TEXTE PRÉSENTÉ
_____

Venise, 4 août 2021 - Canaletto rencontre Guardi, et le résultat est une vue comparative qui s'étend du "Molo" de Saint-Marc à la Basilique della Salute. Vendredi 6 août, à la Galleria Giorgio Franchetti de Ca' d'Oro, aura lieu le vernissage "Canaletto incontra Guardi". Vedute veneziane a confronto : il Molo verso la Basilica della Salute", un hommage à la ville de Venise à l'occasion des célébrations de sa fondation : 421-2021.
L'exposition, dont l'"invité" exceptionnel est la vue de Canaletto représentant "Il Molo verso ovest con la Zecca e la colonna di San Teodoro" provenant de la Pinacoteca Civica du Castello Sforzesco de Milan, sera ouverte jusqu'au 24 octobre. C’est le résultat d'un échange temporaire entre les deux musées à l'occasion de l'exposition milanaise simultanée consacrée à la sculpture de la Renaissance italienne (“Il Corpo e l’Anima da Donatello a Michelangelo. Scultura italiana del Rinascimento”, Castello Sforzesco 21 juillet - 24 octobre).

_____

DONNÉES FOURNIES

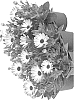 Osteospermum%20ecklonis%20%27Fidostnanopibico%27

_____

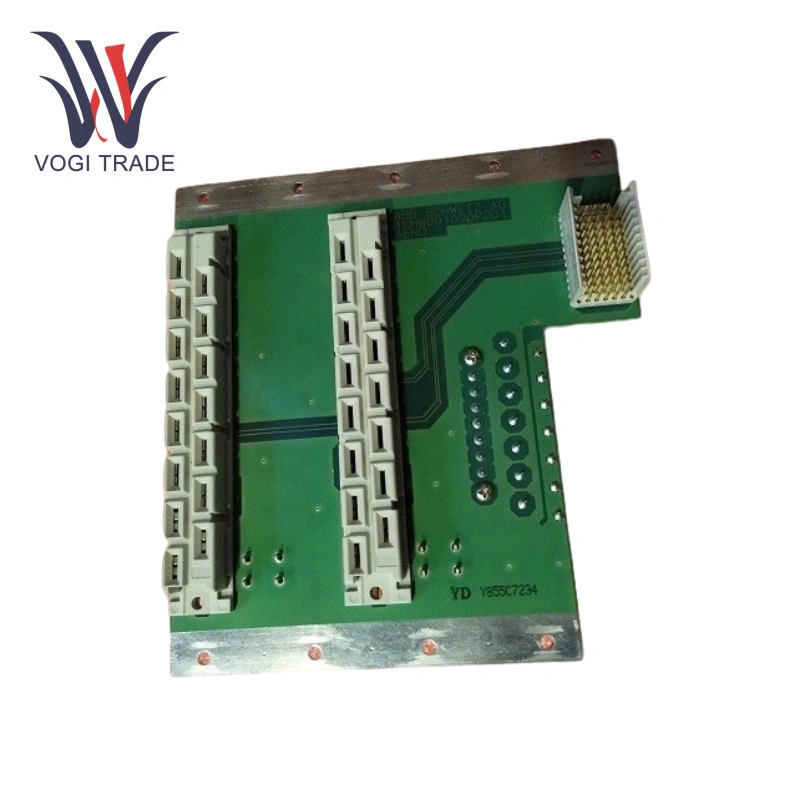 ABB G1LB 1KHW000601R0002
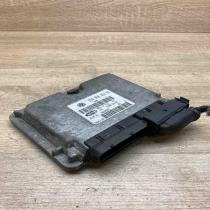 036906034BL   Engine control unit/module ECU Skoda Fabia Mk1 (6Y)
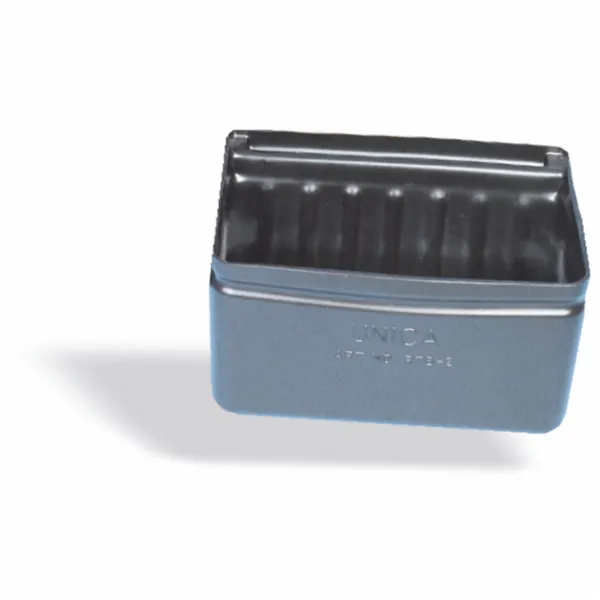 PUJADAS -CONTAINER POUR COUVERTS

_____

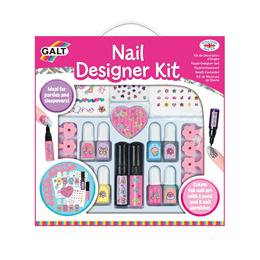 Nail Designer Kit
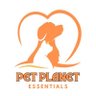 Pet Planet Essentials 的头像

_____

TRAVAIL À FAIRE
• 1. D'après le texte sur l'exposition, pourquoi la vue de Canaletto venue de la Pinacoteca Civica du Castello Sforzesco de Milan est-elle présentée à la Galleria Giorgio Franchetti de Ca' d'Oro ? Répondez en une à trois phrases.
• 2. Recopiez, s'il vous plaît, le passage du texte sur l'exposition qui va de « Venise, 4 août » à « fondation : 421-2021. ».

RÉPONSES
• 1. Sa présence résulte d'un échange temporaire entre les deux musées. Cet échange a lieu à l'occasion de l'exposition milanaise simultanée consacrée à la sculpture de la Renaissance italienne, au Castello Sforzesco du 21 juillet au 24 octobre.

• 2.
Venise, 4 août 2021 - Canaletto rencontre Guardi, et le résultat est une vue comparative qui s'étend du "Molo" de Saint-Marc à la Basilique della Salute. Vendredi 6 août, à la Galleria Giorgio Franchetti de Ca' d'Oro, aura lieu le vernissage "Canaletto incontra Guardi". Vedute veneziane a confronto : il Molo verso la Basilica della Salute", un hommage à la ville de Venise à l'occasion des célébrations de sa fondation : 421-2021.